I'm trying to test my model with new dataset. I have done the same preprocessing step as i have done for building my model. I have compared two files but there is no issues. I have all the attributes(train vs test dataset) in same order, same attribute names and data types. But still i'm not able to resolve the issue. Both of the files train and test seems to be similar but the weka explorer is giving me error saying Train and test set are not compatible. How to resolve this error? Is there any way to make test.arff file format as train.arff? Please somebody help me.
The same with the comment that I left after problem statement:
All the three attributes are nominal attributes followed by all the possible values quoted by '{}'. One of my guess is that the possible values are not the same. For example, for RESOURCE attribute there is no 199 in test file, while it is in training-file.
After struggling with the same problem for a day. I figured out two ways to make the trained model working on supplied test set.
Method 1.
Use knowledge flow. For example something like below:
CSVLoader(for train set) -> classAssigner -> TrainingSetMaker -->(classifier of your choice) -> ClassfierPerformanceEvaluator - TextViewer.
CSVLoader(for test set) -> classAssigner -> TestgSetMaker -->(the same classifier instance above) -> PredictionAppender -> CSVSaver.

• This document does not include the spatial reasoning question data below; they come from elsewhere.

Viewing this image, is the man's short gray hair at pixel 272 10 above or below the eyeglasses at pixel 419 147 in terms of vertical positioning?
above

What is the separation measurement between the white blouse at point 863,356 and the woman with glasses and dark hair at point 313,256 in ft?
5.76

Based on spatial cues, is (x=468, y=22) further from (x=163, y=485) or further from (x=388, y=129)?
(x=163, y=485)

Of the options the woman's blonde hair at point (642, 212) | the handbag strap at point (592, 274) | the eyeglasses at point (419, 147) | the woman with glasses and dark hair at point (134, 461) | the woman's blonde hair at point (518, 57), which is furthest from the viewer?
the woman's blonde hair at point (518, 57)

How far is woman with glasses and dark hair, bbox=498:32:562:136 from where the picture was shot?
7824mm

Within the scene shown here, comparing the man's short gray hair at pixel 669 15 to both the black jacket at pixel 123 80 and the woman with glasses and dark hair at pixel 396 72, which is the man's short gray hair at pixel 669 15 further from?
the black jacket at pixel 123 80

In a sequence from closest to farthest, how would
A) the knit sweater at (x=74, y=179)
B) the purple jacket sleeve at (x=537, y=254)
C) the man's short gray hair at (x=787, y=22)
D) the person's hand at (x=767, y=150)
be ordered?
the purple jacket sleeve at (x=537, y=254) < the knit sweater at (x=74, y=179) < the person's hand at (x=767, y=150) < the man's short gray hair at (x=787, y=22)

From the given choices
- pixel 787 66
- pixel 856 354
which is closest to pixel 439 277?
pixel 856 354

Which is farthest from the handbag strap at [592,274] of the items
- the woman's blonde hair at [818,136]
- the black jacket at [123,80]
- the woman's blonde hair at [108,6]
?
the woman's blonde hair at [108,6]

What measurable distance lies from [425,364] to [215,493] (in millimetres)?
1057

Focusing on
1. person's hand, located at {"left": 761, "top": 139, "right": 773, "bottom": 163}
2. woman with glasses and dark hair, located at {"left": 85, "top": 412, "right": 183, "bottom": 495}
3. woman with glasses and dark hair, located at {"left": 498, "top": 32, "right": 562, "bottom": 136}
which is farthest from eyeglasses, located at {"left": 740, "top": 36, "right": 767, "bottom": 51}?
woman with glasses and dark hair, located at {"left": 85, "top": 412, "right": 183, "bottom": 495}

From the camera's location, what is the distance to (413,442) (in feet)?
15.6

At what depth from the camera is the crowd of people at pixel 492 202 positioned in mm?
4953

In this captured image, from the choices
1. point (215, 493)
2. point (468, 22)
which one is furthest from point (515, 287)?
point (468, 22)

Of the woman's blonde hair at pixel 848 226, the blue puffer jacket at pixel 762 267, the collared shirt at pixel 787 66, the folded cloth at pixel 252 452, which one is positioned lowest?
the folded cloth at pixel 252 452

Then load the data from the CSVLoader or arffLoder for the training set. The model will be trained.
After that load data from the loader for the test set. It will evaluate the model(classifier, for example) on the supplied test set and you can see the result from the textviewer (connected to the ClassifierPerformanceEvaluator) and get the saved result from the CSVSaver or arffSaver connected to the PredictionAppender.An additional column, the "classfied as" will be added to the output file.

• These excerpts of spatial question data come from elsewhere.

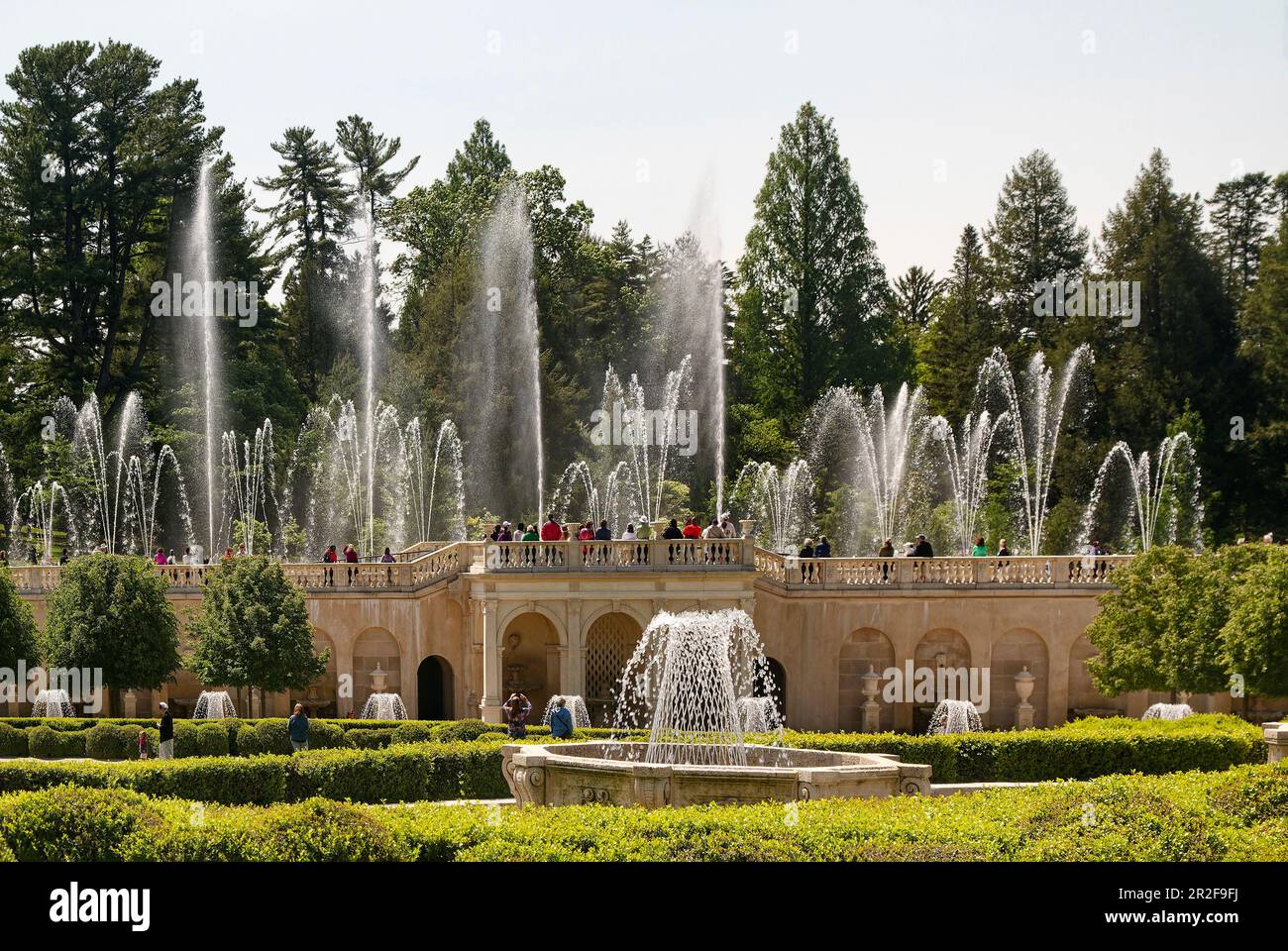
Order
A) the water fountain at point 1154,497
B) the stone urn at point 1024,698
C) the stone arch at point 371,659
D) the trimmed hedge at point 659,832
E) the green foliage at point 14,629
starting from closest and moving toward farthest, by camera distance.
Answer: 1. the trimmed hedge at point 659,832
2. the green foliage at point 14,629
3. the stone urn at point 1024,698
4. the stone arch at point 371,659
5. the water fountain at point 1154,497

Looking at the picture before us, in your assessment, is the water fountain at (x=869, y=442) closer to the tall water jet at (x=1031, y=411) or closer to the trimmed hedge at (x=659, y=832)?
the tall water jet at (x=1031, y=411)

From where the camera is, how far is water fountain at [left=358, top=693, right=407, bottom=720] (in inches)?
1618

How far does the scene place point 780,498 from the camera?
63.5 meters

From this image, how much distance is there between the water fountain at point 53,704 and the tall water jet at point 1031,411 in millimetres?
32127

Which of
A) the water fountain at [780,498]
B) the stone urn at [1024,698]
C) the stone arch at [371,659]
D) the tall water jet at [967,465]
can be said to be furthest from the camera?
the water fountain at [780,498]

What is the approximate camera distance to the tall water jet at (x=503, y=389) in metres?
66.4

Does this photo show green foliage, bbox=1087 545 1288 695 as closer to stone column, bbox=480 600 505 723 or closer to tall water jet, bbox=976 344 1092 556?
stone column, bbox=480 600 505 723

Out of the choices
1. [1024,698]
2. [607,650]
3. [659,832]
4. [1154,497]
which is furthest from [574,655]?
[1154,497]

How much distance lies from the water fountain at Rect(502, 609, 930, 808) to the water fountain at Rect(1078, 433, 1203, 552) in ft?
93.0

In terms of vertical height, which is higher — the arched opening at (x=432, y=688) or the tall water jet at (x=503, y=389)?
the tall water jet at (x=503, y=389)

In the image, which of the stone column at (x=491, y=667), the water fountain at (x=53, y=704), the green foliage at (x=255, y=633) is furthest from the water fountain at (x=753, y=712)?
the water fountain at (x=53, y=704)

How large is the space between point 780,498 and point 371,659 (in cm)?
2334
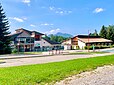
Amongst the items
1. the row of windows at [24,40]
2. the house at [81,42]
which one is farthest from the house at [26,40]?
the house at [81,42]

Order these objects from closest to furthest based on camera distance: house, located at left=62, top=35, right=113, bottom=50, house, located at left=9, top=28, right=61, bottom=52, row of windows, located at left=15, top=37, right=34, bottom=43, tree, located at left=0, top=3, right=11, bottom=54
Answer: tree, located at left=0, top=3, right=11, bottom=54 < house, located at left=9, top=28, right=61, bottom=52 < row of windows, located at left=15, top=37, right=34, bottom=43 < house, located at left=62, top=35, right=113, bottom=50

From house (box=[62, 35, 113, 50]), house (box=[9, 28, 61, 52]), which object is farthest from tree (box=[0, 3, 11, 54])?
house (box=[62, 35, 113, 50])

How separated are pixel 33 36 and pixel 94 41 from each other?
24558 millimetres

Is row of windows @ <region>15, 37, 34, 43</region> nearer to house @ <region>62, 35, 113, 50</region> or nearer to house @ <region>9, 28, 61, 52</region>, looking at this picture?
house @ <region>9, 28, 61, 52</region>

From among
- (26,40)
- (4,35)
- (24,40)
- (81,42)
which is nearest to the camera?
(4,35)

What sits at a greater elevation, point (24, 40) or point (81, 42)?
point (24, 40)

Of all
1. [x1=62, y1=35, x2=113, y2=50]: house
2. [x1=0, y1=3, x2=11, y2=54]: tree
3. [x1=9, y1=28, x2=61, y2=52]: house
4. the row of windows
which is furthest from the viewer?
[x1=62, y1=35, x2=113, y2=50]: house

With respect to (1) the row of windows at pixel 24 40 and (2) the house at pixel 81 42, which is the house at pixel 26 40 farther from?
(2) the house at pixel 81 42

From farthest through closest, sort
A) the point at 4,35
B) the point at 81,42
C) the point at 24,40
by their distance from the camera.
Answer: the point at 81,42 < the point at 24,40 < the point at 4,35

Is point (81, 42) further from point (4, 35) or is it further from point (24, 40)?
point (4, 35)

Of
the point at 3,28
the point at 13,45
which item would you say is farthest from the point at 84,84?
the point at 13,45

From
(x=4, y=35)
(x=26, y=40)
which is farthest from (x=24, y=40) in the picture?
(x=4, y=35)

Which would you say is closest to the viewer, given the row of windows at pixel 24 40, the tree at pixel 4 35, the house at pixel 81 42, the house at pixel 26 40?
the tree at pixel 4 35

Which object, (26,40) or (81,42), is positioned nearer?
(26,40)
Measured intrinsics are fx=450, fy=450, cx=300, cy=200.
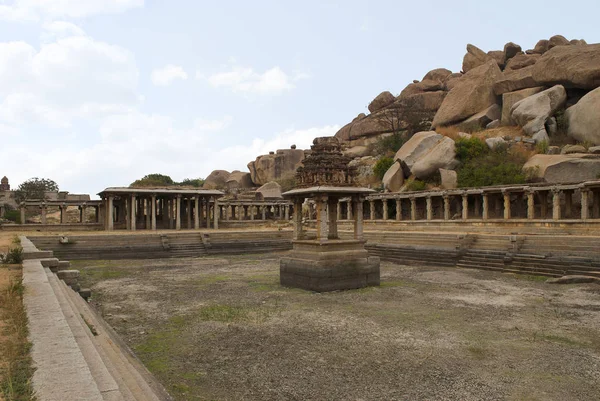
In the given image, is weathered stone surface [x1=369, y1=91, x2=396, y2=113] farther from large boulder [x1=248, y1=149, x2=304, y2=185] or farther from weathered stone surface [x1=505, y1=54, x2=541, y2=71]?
weathered stone surface [x1=505, y1=54, x2=541, y2=71]

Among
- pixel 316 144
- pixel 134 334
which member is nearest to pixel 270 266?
pixel 316 144

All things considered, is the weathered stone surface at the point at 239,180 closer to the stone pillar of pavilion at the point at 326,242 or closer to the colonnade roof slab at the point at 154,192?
the colonnade roof slab at the point at 154,192

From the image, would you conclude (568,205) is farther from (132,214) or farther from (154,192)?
(132,214)

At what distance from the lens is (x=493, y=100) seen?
162 feet

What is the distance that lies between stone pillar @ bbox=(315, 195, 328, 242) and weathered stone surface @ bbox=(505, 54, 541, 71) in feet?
148

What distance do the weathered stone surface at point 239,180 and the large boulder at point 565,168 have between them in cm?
4696

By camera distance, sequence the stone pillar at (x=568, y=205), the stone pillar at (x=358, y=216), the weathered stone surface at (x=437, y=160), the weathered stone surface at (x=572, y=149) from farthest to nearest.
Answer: the weathered stone surface at (x=437, y=160), the weathered stone surface at (x=572, y=149), the stone pillar at (x=568, y=205), the stone pillar at (x=358, y=216)

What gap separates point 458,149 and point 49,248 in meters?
31.9

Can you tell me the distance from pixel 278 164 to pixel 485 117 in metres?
30.9

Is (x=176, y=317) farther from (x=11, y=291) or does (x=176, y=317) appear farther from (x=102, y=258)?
(x=102, y=258)

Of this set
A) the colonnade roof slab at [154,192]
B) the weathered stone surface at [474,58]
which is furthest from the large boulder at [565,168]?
the weathered stone surface at [474,58]

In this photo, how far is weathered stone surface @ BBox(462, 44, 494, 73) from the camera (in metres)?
60.2

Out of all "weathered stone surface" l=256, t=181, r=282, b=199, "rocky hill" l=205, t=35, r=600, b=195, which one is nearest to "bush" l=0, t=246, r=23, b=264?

In my case, I used "?" for the class column in the supplied test set if the class labels are not available.
Method 2.
Combine the Training and Test set into one file. Then the exact same filter can be applied to both training and test set. Then you can separate training set and test set by applying instance filter. Since I use "?" as class label in the test set. It is not visible in the instance filter indices. Hence just select those indices that you can see in the attribute values to be removed when apply the instance filter. You will get the test data left only. Save it and load it in supply test set at the classifier page.This time it will work. I guess it is the class attribute that causes the NOT compatible train and test set issue. As many classfier requires nominal class attribute. The value of which is converted to the index to available values of the class attribute according to
http://weka.wikispaces.com/Why+do+I+get+the+error+message+%27training+and+test+set+are+not+compatible%27%3F
See following answer, your train.arff and test.arff should have same header. According to your comparison they are similar but not same.
I just encountered the same problem and I found a bare-bones solution. The format of my file is .csv and I simply open my files(for training and testing,respectively) and use the save button on the Preprocess panel of WEKA to save them in .arff format.

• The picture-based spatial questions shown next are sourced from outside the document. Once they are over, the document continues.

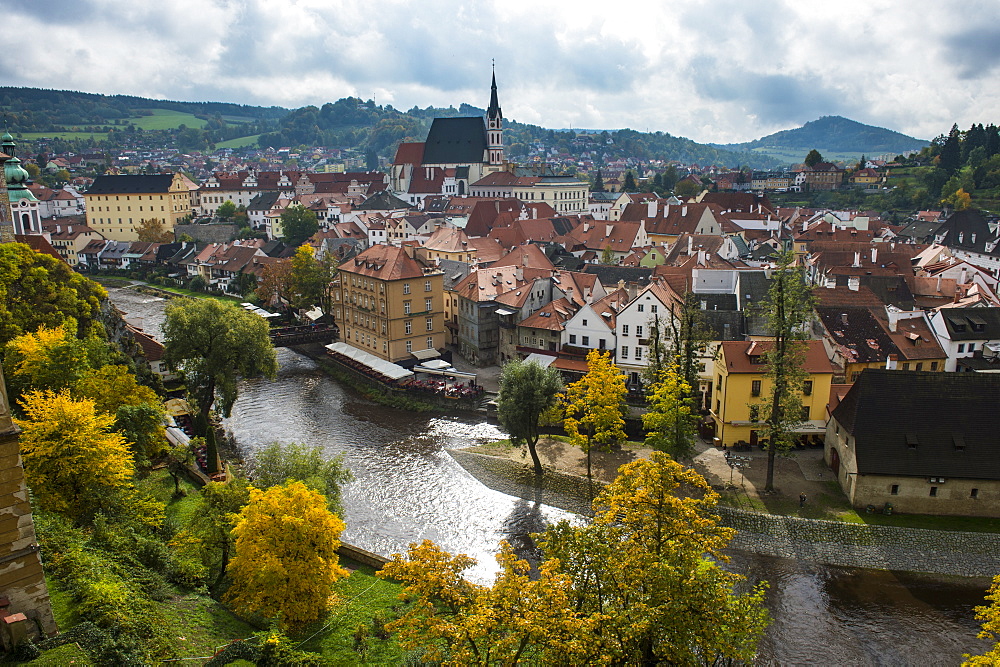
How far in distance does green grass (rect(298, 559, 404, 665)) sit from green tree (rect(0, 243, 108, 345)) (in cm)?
1991

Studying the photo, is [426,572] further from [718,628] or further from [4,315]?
[4,315]

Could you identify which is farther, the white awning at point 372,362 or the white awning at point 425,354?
the white awning at point 425,354

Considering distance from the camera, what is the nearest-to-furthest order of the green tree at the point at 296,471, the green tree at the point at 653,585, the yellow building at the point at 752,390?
the green tree at the point at 653,585 → the green tree at the point at 296,471 → the yellow building at the point at 752,390

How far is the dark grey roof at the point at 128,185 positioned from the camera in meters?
111

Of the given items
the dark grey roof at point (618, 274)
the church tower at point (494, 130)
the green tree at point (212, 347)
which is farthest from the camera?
the church tower at point (494, 130)

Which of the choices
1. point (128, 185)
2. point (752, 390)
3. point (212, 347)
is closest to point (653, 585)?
point (752, 390)

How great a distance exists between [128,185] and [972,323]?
369ft

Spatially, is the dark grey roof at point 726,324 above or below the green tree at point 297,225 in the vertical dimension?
below

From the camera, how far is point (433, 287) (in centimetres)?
5100

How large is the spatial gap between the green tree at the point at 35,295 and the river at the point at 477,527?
1045cm

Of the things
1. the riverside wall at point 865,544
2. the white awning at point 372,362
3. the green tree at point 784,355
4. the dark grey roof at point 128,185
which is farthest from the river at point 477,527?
the dark grey roof at point 128,185

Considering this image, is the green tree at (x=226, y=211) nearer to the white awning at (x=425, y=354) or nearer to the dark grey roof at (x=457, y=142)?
the dark grey roof at (x=457, y=142)

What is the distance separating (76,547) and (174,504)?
8914mm

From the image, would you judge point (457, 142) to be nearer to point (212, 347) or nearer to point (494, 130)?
point (494, 130)
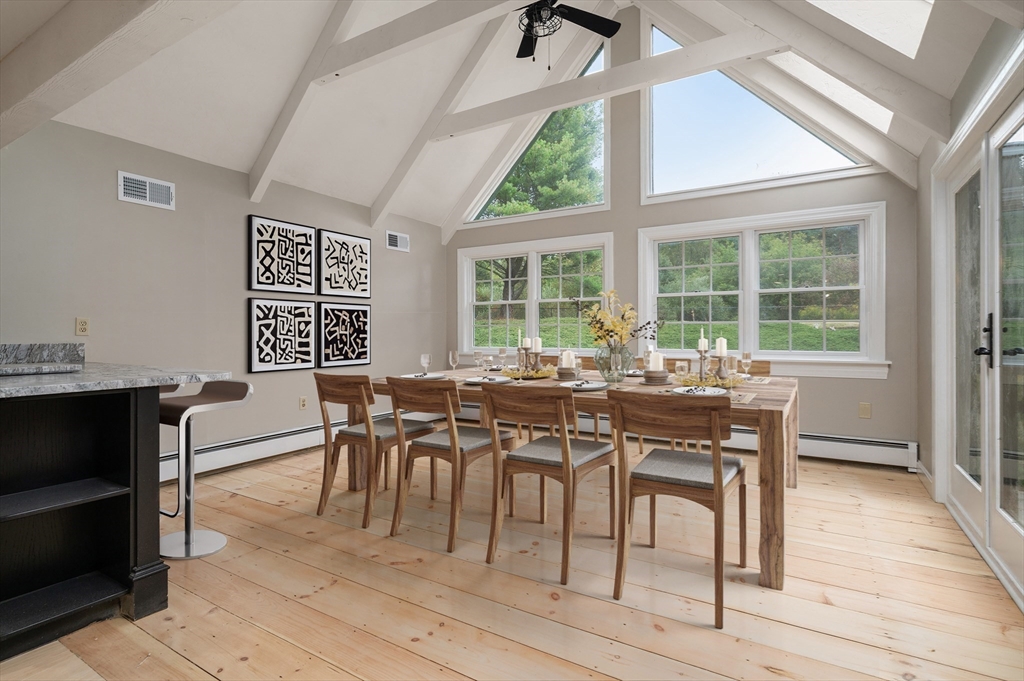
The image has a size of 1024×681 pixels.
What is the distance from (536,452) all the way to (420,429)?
902 mm

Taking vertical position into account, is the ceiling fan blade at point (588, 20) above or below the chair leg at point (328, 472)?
above

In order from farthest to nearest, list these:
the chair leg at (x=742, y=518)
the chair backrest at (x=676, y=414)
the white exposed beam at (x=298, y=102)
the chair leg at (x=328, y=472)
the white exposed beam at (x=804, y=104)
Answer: the white exposed beam at (x=804, y=104) → the white exposed beam at (x=298, y=102) → the chair leg at (x=328, y=472) → the chair leg at (x=742, y=518) → the chair backrest at (x=676, y=414)

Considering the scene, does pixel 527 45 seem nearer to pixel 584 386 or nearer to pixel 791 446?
pixel 584 386

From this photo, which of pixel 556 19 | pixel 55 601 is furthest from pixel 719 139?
pixel 55 601

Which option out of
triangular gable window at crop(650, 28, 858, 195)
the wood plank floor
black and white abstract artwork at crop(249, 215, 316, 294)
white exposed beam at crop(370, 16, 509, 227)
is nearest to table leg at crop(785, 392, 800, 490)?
the wood plank floor

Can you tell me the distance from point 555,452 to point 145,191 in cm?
341

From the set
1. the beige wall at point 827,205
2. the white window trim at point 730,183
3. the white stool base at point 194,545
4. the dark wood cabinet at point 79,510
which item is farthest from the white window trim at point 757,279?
the dark wood cabinet at point 79,510

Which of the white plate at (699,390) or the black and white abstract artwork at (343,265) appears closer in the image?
the white plate at (699,390)

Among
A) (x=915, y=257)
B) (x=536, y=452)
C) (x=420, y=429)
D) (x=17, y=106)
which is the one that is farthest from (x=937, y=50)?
(x=17, y=106)

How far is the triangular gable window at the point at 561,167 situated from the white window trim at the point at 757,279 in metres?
0.88

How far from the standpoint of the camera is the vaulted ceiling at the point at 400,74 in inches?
93.3

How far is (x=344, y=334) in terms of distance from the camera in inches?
195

Then the problem is solved.
Look there is a difference between similar and same, your train.arrf and test.arrf should have the same header and if not then you should copy the header of train.arrf and paste it in your test.arrf as a new header.
trainPath = ""
otherPadelPath = ""
testPath = ""
trainFile = open(trainPath,"r")
trainAttributes = trainFile.readlines()[0].split(",")
trainFile.close()
otherPadelFile = open(otherPadelPath,"r")
otherPadelLines = otherPadelFile.readlines()
otherPadelFile.close()
otherPadelColumns = []
testLines = []
for attribute in trainAttributes:
if attribute in otherPadelLines[0].split(","):
otherPadelColumns += [otherPadelLines[0].split(",").index(attribute)]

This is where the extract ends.